Faire le théâtre tous les
jours à Avignon
Ce
qui fait le théâtre.
Est-ce
qu’on sait justement ce qui fait le théâtre, qui n’est ni le lieu, ni seulement
un texte, ni une mise en scène, mais peut-être un comédien qui tout à coup
emporte loin ceux qui l’écoutent et le regardent ?
Il
ne s’agit pas de faire théâtre, comme on ferait risette ou dînette, tel qu'on
l’entend dans la langue de maintenant qui dit faire société, sorte de tic de
langage cachant mal le peu de
pensée sous la formulation renvoyant à un conformisme idéologique consternant.
Navrante
utilisation que l’on peut lire au mur, sur la place du Palais des Papes.
Hier
j’ai vu deux pièces où le théâtre se faisait.
J’en
avais vu d’autres où rien n’arrivait de ce qui fait le théâtre.
Mais
là, j’ai un peu mieux compris ce qui pour moi fait le théâtre.
Dans
l’une, à aucun moment le texte n’habitait le lieu, mais la comédienne[1],
magnifique, donnait à voir cet exercice singulier que représente le théâtre
quand il est là, sous nos yeux, exercice sacré qui libère du temps et de
l’espace et nous accorde le temps d’une représentation une liberté vivante.
Dans
l’autre, la beauté du texte enchantait le lieu, mais c’était encore une fois
les comédiens[2] qui
faisaient le théâtre et si je lis le texte seul, je retrouve sa beauté, mais
pas ce qui a fait hier soir pour moi le théâtre.
Ces
étranges communautés éphémères que sont les publics d’Avignon pendant le
festival se rejoignent le temps d’applaudissements et d’émotions partagés.
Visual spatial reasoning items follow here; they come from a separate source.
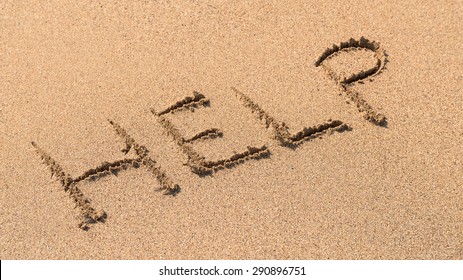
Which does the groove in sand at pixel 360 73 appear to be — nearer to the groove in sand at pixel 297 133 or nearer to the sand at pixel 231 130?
the sand at pixel 231 130

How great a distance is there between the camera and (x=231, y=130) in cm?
282

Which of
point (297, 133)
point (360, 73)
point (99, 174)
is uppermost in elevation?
point (360, 73)

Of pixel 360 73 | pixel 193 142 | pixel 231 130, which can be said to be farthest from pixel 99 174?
pixel 360 73

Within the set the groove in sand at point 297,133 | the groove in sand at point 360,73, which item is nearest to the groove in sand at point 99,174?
the groove in sand at point 297,133

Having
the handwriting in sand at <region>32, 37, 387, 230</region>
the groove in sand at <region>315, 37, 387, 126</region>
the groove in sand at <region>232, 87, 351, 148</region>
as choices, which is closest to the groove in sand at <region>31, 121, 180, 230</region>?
the handwriting in sand at <region>32, 37, 387, 230</region>

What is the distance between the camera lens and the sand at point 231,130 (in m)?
2.54

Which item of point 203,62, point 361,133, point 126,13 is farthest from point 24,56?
point 361,133

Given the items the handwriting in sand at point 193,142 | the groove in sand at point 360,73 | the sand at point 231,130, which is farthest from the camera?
the groove in sand at point 360,73

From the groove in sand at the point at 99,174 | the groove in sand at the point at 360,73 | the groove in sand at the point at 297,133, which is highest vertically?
the groove in sand at the point at 360,73

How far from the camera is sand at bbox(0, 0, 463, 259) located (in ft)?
8.34

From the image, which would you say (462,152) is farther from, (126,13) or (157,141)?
(126,13)

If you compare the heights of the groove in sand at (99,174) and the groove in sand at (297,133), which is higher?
the groove in sand at (297,133)

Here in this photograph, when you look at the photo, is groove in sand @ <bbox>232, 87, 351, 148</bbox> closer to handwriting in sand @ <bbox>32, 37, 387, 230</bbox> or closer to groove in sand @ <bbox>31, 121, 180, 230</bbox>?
handwriting in sand @ <bbox>32, 37, 387, 230</bbox>

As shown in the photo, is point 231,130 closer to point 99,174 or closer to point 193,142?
point 193,142
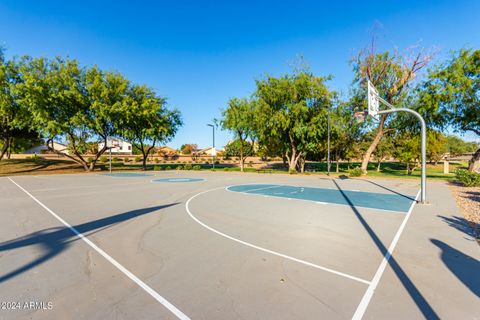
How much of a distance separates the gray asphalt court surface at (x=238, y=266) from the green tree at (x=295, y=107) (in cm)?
2041

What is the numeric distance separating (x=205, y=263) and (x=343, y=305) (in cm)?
240

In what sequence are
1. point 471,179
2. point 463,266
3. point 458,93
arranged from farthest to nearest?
point 458,93
point 471,179
point 463,266

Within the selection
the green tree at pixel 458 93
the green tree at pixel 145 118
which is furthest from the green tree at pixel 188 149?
the green tree at pixel 458 93

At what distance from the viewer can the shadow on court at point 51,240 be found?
13.6 feet

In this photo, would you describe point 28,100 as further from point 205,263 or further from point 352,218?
point 352,218

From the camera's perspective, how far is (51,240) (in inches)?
211

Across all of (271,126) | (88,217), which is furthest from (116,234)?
(271,126)

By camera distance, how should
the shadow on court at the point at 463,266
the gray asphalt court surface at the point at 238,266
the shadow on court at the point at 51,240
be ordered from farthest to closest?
the shadow on court at the point at 51,240
the shadow on court at the point at 463,266
the gray asphalt court surface at the point at 238,266

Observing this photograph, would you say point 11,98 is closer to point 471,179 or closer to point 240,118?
point 240,118

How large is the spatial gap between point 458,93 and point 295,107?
1493cm

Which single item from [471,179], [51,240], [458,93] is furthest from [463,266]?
[458,93]

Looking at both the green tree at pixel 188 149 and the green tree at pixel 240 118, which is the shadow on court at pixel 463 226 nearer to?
the green tree at pixel 240 118

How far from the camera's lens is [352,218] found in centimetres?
727

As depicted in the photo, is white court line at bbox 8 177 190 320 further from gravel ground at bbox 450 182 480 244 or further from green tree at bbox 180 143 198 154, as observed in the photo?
green tree at bbox 180 143 198 154
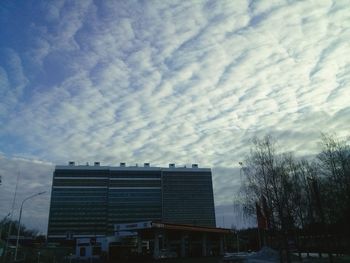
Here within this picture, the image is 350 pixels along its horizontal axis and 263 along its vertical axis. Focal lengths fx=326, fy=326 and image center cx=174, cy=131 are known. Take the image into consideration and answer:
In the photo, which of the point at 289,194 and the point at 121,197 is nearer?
the point at 289,194

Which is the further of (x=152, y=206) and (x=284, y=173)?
Answer: (x=152, y=206)

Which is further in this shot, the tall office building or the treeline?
the tall office building

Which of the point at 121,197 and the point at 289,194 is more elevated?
the point at 121,197

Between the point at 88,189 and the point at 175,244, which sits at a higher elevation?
the point at 88,189

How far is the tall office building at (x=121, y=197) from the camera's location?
155 metres

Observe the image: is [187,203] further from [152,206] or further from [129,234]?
[129,234]

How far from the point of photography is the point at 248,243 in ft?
322

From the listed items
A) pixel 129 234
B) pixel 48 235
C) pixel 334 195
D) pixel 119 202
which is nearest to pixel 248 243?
pixel 129 234

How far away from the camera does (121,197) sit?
16250 centimetres

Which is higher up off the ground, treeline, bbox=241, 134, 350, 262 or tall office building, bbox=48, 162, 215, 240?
tall office building, bbox=48, 162, 215, 240

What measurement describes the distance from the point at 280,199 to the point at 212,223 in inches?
5902

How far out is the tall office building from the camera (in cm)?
15512

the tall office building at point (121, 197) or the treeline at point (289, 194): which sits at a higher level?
the tall office building at point (121, 197)

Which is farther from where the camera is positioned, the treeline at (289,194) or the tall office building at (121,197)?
the tall office building at (121,197)
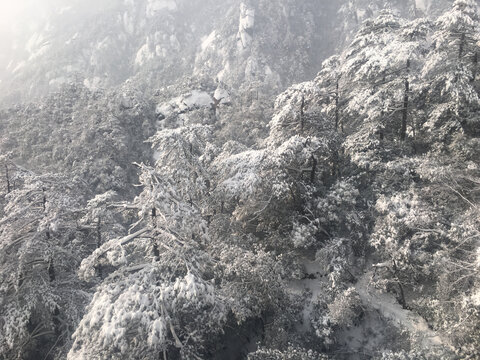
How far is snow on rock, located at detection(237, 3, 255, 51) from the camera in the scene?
76688mm

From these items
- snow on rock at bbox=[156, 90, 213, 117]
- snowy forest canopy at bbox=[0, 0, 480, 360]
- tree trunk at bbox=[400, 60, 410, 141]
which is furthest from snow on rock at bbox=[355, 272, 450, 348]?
snow on rock at bbox=[156, 90, 213, 117]

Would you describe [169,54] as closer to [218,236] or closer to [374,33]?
[374,33]

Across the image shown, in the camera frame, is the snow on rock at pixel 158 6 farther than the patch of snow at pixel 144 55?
Yes

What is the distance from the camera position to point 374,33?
20.2 m

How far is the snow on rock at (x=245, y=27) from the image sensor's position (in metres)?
76.7

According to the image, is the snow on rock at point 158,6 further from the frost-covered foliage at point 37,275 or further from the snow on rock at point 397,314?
the snow on rock at point 397,314

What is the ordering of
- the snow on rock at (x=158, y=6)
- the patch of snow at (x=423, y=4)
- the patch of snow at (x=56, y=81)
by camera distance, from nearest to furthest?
the patch of snow at (x=423, y=4) → the patch of snow at (x=56, y=81) → the snow on rock at (x=158, y=6)

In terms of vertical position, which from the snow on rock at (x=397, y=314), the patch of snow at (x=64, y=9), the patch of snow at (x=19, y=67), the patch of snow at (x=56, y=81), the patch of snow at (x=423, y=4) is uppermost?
the patch of snow at (x=64, y=9)

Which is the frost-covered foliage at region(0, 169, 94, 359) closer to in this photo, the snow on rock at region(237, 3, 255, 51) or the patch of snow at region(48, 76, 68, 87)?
the snow on rock at region(237, 3, 255, 51)

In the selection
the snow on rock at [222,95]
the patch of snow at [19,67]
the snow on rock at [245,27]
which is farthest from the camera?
the patch of snow at [19,67]

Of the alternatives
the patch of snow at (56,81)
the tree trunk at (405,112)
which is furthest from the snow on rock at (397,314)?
the patch of snow at (56,81)

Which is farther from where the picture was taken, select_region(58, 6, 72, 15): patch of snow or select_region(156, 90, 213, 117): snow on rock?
select_region(58, 6, 72, 15): patch of snow

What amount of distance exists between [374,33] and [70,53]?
86757mm

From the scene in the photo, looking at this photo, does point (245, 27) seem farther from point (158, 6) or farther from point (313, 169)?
point (313, 169)
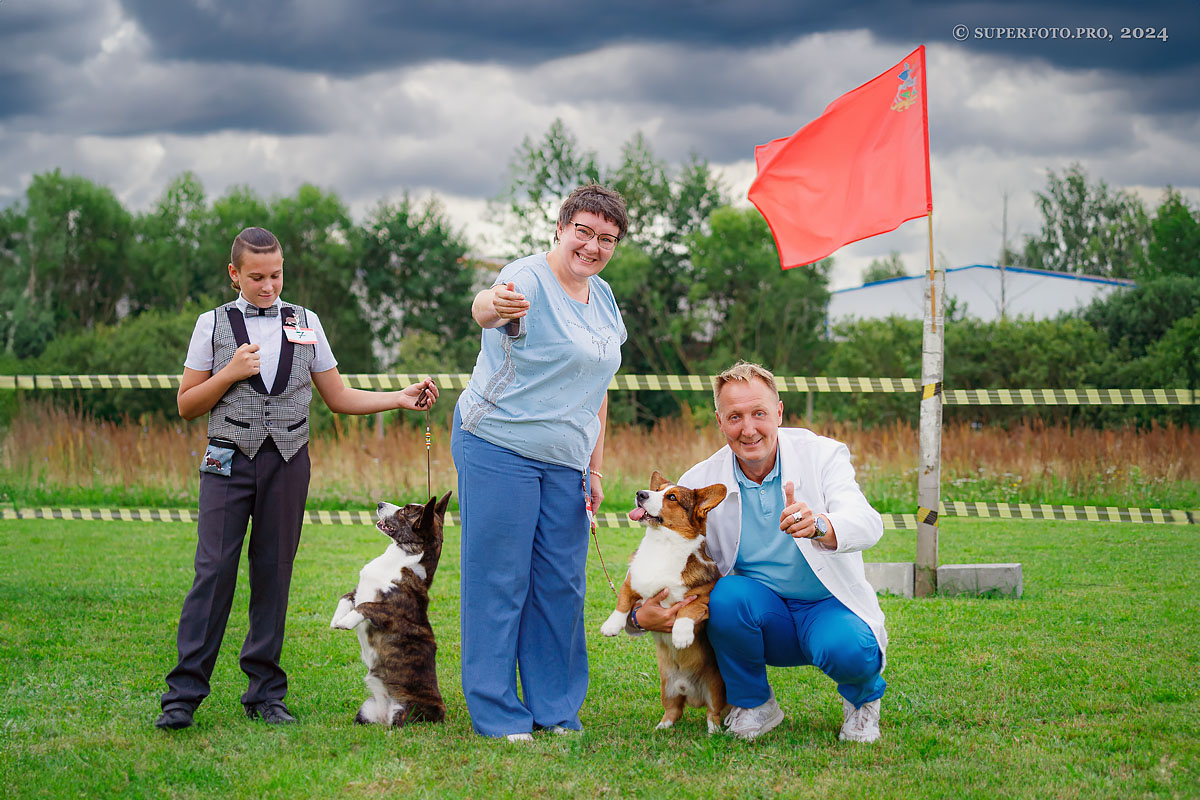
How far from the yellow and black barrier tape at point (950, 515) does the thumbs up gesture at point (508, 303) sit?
3.21 m

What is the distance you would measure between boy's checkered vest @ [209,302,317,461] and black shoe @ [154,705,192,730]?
0.96 metres

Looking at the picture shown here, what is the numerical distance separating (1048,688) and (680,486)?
6.18ft

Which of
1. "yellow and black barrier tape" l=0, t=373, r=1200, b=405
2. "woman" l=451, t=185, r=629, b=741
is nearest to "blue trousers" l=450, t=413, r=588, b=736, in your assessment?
"woman" l=451, t=185, r=629, b=741

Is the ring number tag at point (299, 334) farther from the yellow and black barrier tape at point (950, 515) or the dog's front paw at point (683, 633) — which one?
the yellow and black barrier tape at point (950, 515)

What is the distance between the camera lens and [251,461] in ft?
12.0

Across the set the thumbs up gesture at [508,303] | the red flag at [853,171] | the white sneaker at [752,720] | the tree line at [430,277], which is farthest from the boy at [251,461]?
the tree line at [430,277]

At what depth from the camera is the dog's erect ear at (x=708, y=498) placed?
140 inches

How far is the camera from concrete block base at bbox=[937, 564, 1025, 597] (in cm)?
620

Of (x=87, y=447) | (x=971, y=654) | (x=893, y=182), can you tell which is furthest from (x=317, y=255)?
(x=971, y=654)

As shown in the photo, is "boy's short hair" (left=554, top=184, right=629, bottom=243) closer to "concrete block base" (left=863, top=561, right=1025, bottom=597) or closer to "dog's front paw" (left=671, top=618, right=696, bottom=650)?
"dog's front paw" (left=671, top=618, right=696, bottom=650)

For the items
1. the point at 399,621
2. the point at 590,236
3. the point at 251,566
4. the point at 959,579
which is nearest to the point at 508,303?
the point at 590,236

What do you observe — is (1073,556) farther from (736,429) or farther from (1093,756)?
(736,429)

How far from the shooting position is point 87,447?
10.3m

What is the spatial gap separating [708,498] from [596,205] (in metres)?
1.14
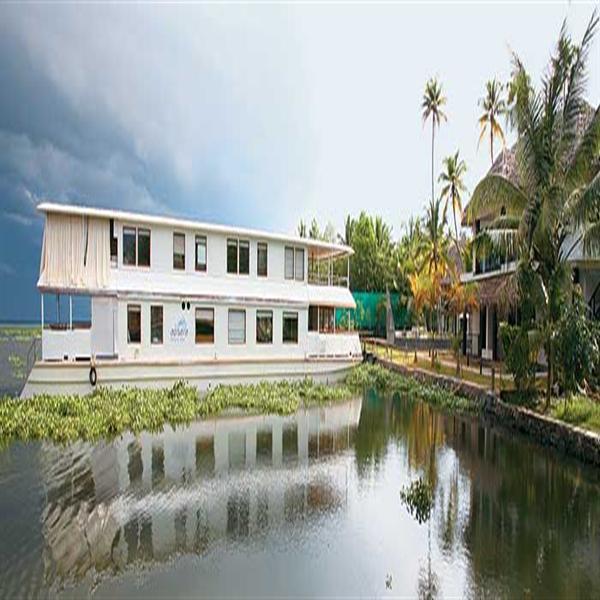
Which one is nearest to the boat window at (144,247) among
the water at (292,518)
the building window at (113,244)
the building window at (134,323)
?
the building window at (113,244)

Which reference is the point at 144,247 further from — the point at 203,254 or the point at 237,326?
the point at 237,326

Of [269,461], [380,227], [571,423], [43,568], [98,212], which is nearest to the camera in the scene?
[43,568]

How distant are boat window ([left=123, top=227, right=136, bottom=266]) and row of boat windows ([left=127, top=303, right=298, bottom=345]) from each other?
4.96ft

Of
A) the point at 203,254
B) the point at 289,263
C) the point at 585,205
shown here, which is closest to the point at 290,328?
the point at 289,263

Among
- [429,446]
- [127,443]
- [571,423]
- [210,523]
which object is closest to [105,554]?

Le
théâtre reste étrange et mystérieux, même (et peut-être encore davantage)
aujourd’hui. Sa nécessité éclate en plein milieu de la ville.
Certes
peu de spectacles font le théâtre à Avignon, pendant le Festival. Ici on croise
des publics variés et parfois quelque chose se produit qui rompt avec les
convenances et les rituels bien rôdés.
Alors
s’éloigne l’ennui.
On
revoit avec plaisir le musicien chanteur (japonais, népalais ?) pour la
même raison car lui aussi fait vivre quelque chose de vivant et d’unique au
milieu des gens venus le samedi soir en ville.
Lui
aussi donne par sa singularité vie au théâtre qui passe par la voix et le
corps, et par sa fragilité même, il nous donne la force de continuer à braver
tous les jours le réel. Il a beau être frêle et isolé face aux gens qui
déambulent devant lui, il poursuit avec obstination son chant contre la mort et
l’ennui.
On
reconnaît chez certains qui le regardent de la reconnaissance, comme dans le
public de la Cour certains soirs ou dans les petits théâtres de la ville.
A
côté, un peu partout, fourmillent banalités et mauvais théâtre, mais peu
importe si nous apercevons un peu de ces comédiens qui, avec constance, font
exister le théâtre.
Alors
nous pouvons nous remettre en chemin.